Consider a **hidden Markov model** (HMM) where $x_t$ is given by $P(x_t \mid h_t)$ and $h_{t+1}$ is given by $P(h_{t+1} \mid h_{t})$:

![image.png](attachment:image.png)

Therefore, for a sequence with **$T$ observations**, we have the following **joint probability**:

$$P(x_1, \ldots, x_T, h_1, \ldots, h_T) = \prod_{t=1}^T P(h_t \mid h_{t-1}) P(x_t \mid h_t), \text{ where } P(h_1 \mid h_0) = P(h_1)$$

Now, we would like to **compute $P(x_j \mid x_{-j})$** where we observe all $x_{-j} = (x_1, \ldots, x_{j-1}, x_{j+1}, \ldots, x_{T})$. 

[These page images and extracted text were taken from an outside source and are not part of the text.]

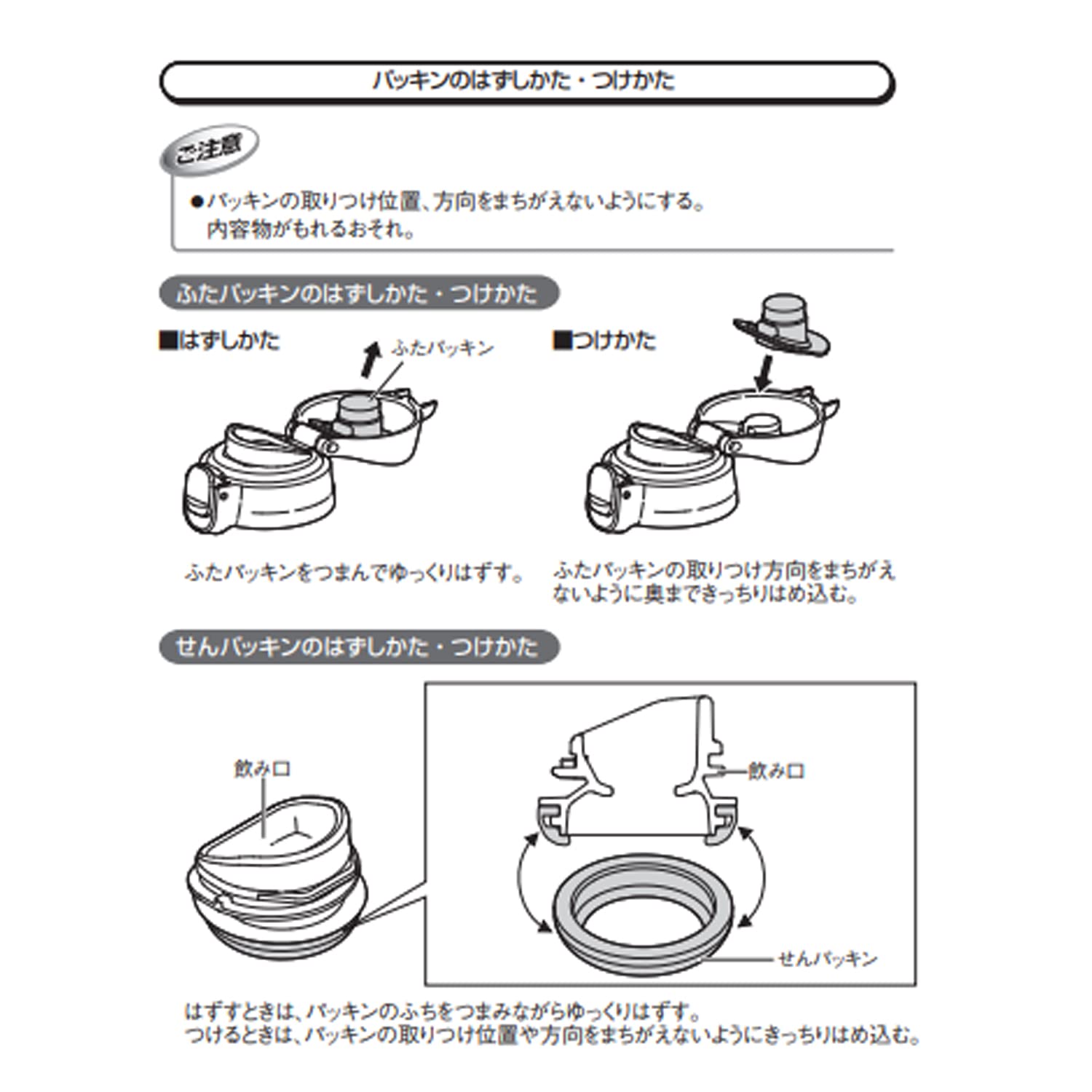 パッキンのはずしかた・つけかた

ご注意

●パッキンの取りつけ位置、方向をまちがえないようにする。
内容物がもれるおそれ。

ふたパッキンのはずしかた・つけかた

■はずしかた

ふたパッキン

ふたパッキンをつまんでゆっくりはずす。

■つけかた

ふたパッキンの取りつけ方向をまちがえないように奥まできっちりはめ込む。

せんパッキンのはずしかた・つけかた

飲み口

飲み口

せんパッキン

はずすときは、パッキンのふちをつまみながらゆっくりはずす。
つけるときは、パッキンの取りつけ位置や方向をまちがえないようにきっちりはめ込む。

......mathematically heavy stuff.....

## Bidirectional Model

To take the rightward context into account, we can simply implement **2 unidirectional RNN layers** chained together in **opposite directions** and acting on the **same input**.

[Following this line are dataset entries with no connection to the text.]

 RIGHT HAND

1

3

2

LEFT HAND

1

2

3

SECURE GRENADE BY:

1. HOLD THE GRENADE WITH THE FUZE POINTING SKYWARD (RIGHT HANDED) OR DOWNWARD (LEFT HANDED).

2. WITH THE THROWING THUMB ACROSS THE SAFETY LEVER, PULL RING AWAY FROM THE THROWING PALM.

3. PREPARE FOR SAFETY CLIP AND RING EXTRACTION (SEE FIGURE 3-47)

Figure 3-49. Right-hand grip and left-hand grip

Such design is the same as the **forward recursion** and **backward recursion** in a **hidden Markov model**.

![](http://d2l.ai/_images/birnn.svg)

For the first RNN layer, the **first input** is $x_1$ and the **last input** is $x_T$. For the second RNN layer, the **first input** is $x_T$ and the **last input** is $x_1$. 

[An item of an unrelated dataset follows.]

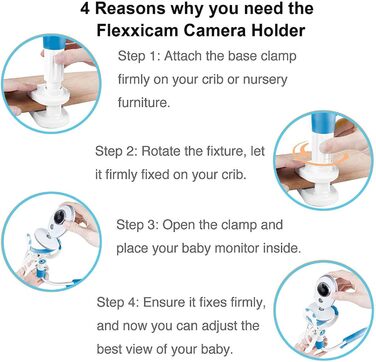 4 Reasons why you need the Flexxicam Camera Holder

Step 1: Attach the base clamp firmly on your crib or nursery furniture.

Step 2: Rotate the fixture, let it firmly fixed on your crib.

Step 3: Open the clamp and place your baby monitor inside.

Step 4: Ensure it fixes firmly, and now you can adjust the best view of your baby.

To produce the **output** of this bidirectional RNN layer, we simply **concatenate** together the corresponding outputs of the two underlying unidirectional RNN layers.

## Definitions

For any time stepo $t$, given a **mini-batch input** $\mathbf{X}_t \in \mathbb{R}^{n \times d}$ and the **activation** $\phi$ for the hidden layers, we have the **forward and backward hidden states** $\overrightarrow{\mathbf{H}}_t  \in \mathbb{R}^{n \times h}$ and $\overleftarrow{\mathbf{H}}_t  \in \mathbb{R}^{n \times h}$ are as following:

$$
\begin{aligned}
\overrightarrow{\mathbf{H}}_t &= \phi(\mathbf{X}_t \mathbf{W}_{xh}^{(f)} + \overrightarrow{\mathbf{H}}_{t-1} \mathbf{W}_{hh}^{(f)}  + \mathbf{b}_h^{(f)})\\
\overleftarrow{\mathbf{H}}_t &= \phi(\mathbf{X}_t \mathbf{W}_{xh}^{(b)} + \overleftarrow{\mathbf{H}}_{t+1} \mathbf{W}_{hh}^{(b)}  + \mathbf{b}_h^{(b)})
\end{aligned}
$$

where $\mathbf{W}_{xh}^{(f)} \in \mathbb{R}^{d \times h}, \mathbf{W}_{hh}^{(f)} \in \mathbb{R}^{h \times h}, \mathbf{W}_{xh}^{(b)} \in \mathbb{R}^{d \times h}, \mathbf{W}_{hh}^{(b)} \in \mathbb{R}^{h \times h}$ are the **weights** and $\mathbf{b}_h^{(f)} \in \mathbb{R}^{1 \times h}, \mathbf{b}_h^{(b)} \in \mathbb{R}^{1 \times h}$ are the **bias**.

Then, the **output** of this bidirectional layer $\mathbf{O}_t \in \mathbb{R}^{n \times q}$ is given as:

$$\mathbf{O}_t = \mathbf{H}_t \mathbf{W}_{hq} + \mathbf{b}_q$$

where the **hidden state** $\mathbf{H}_t \in \mathbb{R}^{n \times 2h}$ of the output layer is obtained by **concatenating** $\overrightarrow{\mathbf{H}}_t$ and $\overleftarrow{\mathbf{H}}_t$.

## Computational Cost

However, a **bidirectional model** uses both the leftward and rightward context in making predictions. Such strategy works in **training** but fails when applied to **test data** since we are not able to know the **future (rightward context)**.

Moerover, bidirectional models are very **inefficient** in terms of computational speed. This is because that both **forward and backward recursion** must be carried out in **forward propagation**. Therefore, there exists a **very long chain** when computing the gradients using **backpropagtion**.

## Implementation (Bad Example)

A bidirectional model might achieve great perplexity scores in training but will perform badly in practice:

In [None]:
vocab_size, num_hiddens, num_layers = len(vocab), 256, 2
num_inputs = vocab_size

lstm_layer = nn.LSTM(num_inputs, num_hiddens, num_layers, bidirectional=True)

model = d2l.RNNModel(lstm_layer, len(vocab))
model = model.to(device)